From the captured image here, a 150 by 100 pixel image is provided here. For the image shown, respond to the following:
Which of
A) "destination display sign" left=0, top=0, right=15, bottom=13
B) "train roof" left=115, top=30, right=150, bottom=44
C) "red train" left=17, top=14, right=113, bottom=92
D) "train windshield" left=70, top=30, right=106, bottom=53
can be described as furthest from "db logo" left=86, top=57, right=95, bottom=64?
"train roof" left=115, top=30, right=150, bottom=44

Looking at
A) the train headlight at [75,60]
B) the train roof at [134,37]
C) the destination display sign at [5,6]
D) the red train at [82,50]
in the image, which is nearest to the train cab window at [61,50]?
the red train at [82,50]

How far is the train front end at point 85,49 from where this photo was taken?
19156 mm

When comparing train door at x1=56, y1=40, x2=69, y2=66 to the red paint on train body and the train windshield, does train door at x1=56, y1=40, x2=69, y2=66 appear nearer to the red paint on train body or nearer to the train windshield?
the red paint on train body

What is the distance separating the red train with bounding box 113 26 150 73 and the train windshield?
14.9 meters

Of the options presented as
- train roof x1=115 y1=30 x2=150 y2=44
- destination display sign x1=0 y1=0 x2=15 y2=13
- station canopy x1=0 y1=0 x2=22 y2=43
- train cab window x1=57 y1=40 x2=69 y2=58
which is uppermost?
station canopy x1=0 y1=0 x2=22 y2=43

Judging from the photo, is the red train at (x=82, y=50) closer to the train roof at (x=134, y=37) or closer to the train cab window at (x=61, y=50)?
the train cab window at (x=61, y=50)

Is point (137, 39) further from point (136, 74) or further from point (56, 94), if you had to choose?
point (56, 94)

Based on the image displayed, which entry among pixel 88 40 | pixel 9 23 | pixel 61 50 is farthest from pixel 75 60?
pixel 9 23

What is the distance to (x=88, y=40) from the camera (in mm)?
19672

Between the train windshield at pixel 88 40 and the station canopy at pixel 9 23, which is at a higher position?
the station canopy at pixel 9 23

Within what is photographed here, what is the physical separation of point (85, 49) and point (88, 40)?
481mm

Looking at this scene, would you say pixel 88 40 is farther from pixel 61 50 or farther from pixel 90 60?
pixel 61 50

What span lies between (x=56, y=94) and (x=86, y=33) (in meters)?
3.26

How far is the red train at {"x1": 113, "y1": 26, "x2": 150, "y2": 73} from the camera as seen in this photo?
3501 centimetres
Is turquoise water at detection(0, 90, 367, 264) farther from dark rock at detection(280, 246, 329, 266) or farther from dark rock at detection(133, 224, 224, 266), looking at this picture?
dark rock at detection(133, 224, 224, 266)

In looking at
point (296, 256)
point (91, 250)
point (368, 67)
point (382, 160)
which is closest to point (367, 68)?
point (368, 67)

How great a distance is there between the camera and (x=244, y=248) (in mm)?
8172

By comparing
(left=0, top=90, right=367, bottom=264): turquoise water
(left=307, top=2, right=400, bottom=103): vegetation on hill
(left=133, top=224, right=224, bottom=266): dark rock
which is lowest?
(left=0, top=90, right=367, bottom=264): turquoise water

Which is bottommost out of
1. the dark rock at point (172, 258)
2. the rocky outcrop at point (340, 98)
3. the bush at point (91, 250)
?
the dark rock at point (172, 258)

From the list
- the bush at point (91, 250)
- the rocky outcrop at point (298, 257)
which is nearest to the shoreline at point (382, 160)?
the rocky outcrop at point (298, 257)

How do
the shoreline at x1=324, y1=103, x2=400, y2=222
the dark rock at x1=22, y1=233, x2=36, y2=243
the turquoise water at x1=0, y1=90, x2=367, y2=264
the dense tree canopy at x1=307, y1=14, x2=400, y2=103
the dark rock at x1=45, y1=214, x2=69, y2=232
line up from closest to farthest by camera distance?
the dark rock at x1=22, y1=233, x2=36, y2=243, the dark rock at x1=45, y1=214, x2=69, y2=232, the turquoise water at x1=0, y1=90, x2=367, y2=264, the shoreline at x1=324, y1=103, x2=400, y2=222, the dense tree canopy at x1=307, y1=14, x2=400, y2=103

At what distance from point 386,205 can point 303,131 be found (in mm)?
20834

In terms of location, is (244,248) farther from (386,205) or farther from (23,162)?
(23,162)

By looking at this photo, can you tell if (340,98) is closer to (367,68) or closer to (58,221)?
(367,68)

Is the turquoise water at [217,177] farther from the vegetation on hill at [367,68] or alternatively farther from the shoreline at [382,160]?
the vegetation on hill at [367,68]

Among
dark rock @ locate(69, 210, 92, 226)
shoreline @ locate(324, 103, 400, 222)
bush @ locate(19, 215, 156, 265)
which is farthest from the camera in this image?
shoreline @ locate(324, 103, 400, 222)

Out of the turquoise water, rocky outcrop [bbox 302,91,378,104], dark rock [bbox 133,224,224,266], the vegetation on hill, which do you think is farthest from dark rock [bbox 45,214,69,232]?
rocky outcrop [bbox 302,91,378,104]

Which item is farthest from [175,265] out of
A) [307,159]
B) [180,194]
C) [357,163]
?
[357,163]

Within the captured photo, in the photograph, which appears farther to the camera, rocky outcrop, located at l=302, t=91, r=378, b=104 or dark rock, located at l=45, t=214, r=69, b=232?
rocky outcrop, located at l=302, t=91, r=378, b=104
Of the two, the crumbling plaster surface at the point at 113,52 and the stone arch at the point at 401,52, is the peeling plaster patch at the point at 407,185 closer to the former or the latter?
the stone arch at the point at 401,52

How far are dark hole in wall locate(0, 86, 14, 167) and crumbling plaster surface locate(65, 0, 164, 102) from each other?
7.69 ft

────

→ **AIM**
Output the records exactly, including every line.

→ **REPLY**
From the captured image here, a 150 by 100 pixel image is provided here. For the image shown, respond to the following:
Which of
A) "destination display sign" left=0, top=0, right=15, bottom=13
B) "train roof" left=115, top=30, right=150, bottom=44
C) "red train" left=17, top=14, right=113, bottom=92
D) "train windshield" left=70, top=30, right=106, bottom=53
can be described as furthest from "db logo" left=86, top=57, right=95, bottom=64?
"train roof" left=115, top=30, right=150, bottom=44

Looking at
A) the train headlight at [75,60]
B) the train roof at [134,37]
C) the destination display sign at [5,6]
D) the red train at [82,50]
in the image, which is nearest to the train cab window at [61,50]?
the red train at [82,50]

How far is the train front end at point 85,49 from where this photo was taken?
19156 mm

When comparing train door at x1=56, y1=40, x2=69, y2=66 to the red paint on train body and the train windshield, does train door at x1=56, y1=40, x2=69, y2=66 appear nearer to the red paint on train body or nearer to the train windshield?
the red paint on train body

What is the distance separating the red train with bounding box 113 26 150 73 and the train windshield?
14.9 meters

Of the options presented as
- train roof x1=115 y1=30 x2=150 y2=44
- destination display sign x1=0 y1=0 x2=15 y2=13
- station canopy x1=0 y1=0 x2=22 y2=43
- train cab window x1=57 y1=40 x2=69 y2=58
which is uppermost?
station canopy x1=0 y1=0 x2=22 y2=43

Judging from the photo, is the red train at (x=82, y=50) closer to the train roof at (x=134, y=37) or closer to the train cab window at (x=61, y=50)?
the train cab window at (x=61, y=50)

Is point (137, 39) further from point (136, 74) or further from point (56, 94), if you had to choose?
point (56, 94)

Based on the image displayed, which entry among pixel 88 40 | pixel 9 23 | pixel 61 50 is farthest from pixel 75 60?
pixel 9 23

What is the distance to (x=88, y=40) from the camera (in mm)?
19672

Between the train windshield at pixel 88 40 and the station canopy at pixel 9 23, which is at a higher position?
the station canopy at pixel 9 23

Within what is photographed here, what is the physical separation of point (85, 49) and point (88, 40)?
481mm

Looking at this scene, would you say pixel 88 40 is farther from pixel 61 50 or farther from pixel 90 60?
pixel 61 50

What span lies between (x=56, y=94) and (x=86, y=33) (in meters)?
3.26

How far is the red train at {"x1": 113, "y1": 26, "x2": 150, "y2": 73} from the camera as seen in this photo?
3501 centimetres
Is turquoise water at detection(0, 90, 367, 264) farther from dark rock at detection(280, 246, 329, 266) or farther from dark rock at detection(133, 224, 224, 266), looking at this picture?
dark rock at detection(133, 224, 224, 266)

In looking at
point (296, 256)
point (91, 250)
point (368, 67)
point (382, 160)
which is closest to point (367, 68)?
point (368, 67)

How great a distance is there between the camera and (x=244, y=248) (in mm)?
8172

By comparing
(left=0, top=90, right=367, bottom=264): turquoise water
(left=307, top=2, right=400, bottom=103): vegetation on hill
(left=133, top=224, right=224, bottom=266): dark rock
which is lowest?
(left=0, top=90, right=367, bottom=264): turquoise water

Which is bottommost out of
1. the dark rock at point (172, 258)
2. the rocky outcrop at point (340, 98)
3. the bush at point (91, 250)
?
the dark rock at point (172, 258)

From the list
- the bush at point (91, 250)
- the rocky outcrop at point (298, 257)
which is nearest to the shoreline at point (382, 160)?
the rocky outcrop at point (298, 257)

How do
the shoreline at x1=324, y1=103, x2=400, y2=222
the dark rock at x1=22, y1=233, x2=36, y2=243
the turquoise water at x1=0, y1=90, x2=367, y2=264
the dense tree canopy at x1=307, y1=14, x2=400, y2=103
the dark rock at x1=45, y1=214, x2=69, y2=232
line up from closest to farthest by camera distance?
the dark rock at x1=22, y1=233, x2=36, y2=243, the dark rock at x1=45, y1=214, x2=69, y2=232, the turquoise water at x1=0, y1=90, x2=367, y2=264, the shoreline at x1=324, y1=103, x2=400, y2=222, the dense tree canopy at x1=307, y1=14, x2=400, y2=103

At what distance from point 386,205 can point 303,131 be found (in mm)?
20834

In terms of location, is (244,248) farther from (386,205) or farther from (23,162)?
(23,162)

By looking at this photo, can you tell if (340,98) is closer to (367,68) or closer to (58,221)?
(367,68)

Is the turquoise water at [217,177] farther from the vegetation on hill at [367,68] or alternatively farther from the shoreline at [382,160]?
the vegetation on hill at [367,68]

Among
dark rock @ locate(69, 210, 92, 226)
shoreline @ locate(324, 103, 400, 222)
bush @ locate(19, 215, 156, 265)
which is farthest from the camera in this image?
shoreline @ locate(324, 103, 400, 222)

Out of the turquoise water, rocky outcrop [bbox 302,91,378,104], dark rock [bbox 133,224,224,266], the vegetation on hill, which do you think is farthest from dark rock [bbox 45,214,69,232]?
rocky outcrop [bbox 302,91,378,104]

Which item is farthest from [175,265] out of
A) [307,159]
B) [180,194]
C) [357,163]
?
[357,163]

Within the captured photo, in the photograph, which appears farther to the camera, rocky outcrop, located at l=302, t=91, r=378, b=104 or dark rock, located at l=45, t=214, r=69, b=232?
rocky outcrop, located at l=302, t=91, r=378, b=104
Of the two, the crumbling plaster surface at the point at 113,52 and the stone arch at the point at 401,52, is the peeling plaster patch at the point at 407,185 closer to the former or the latter?
the stone arch at the point at 401,52

How far are dark hole in wall locate(0, 86, 14, 167) and crumbling plaster surface locate(65, 0, 164, 102) from each other?
7.69 ft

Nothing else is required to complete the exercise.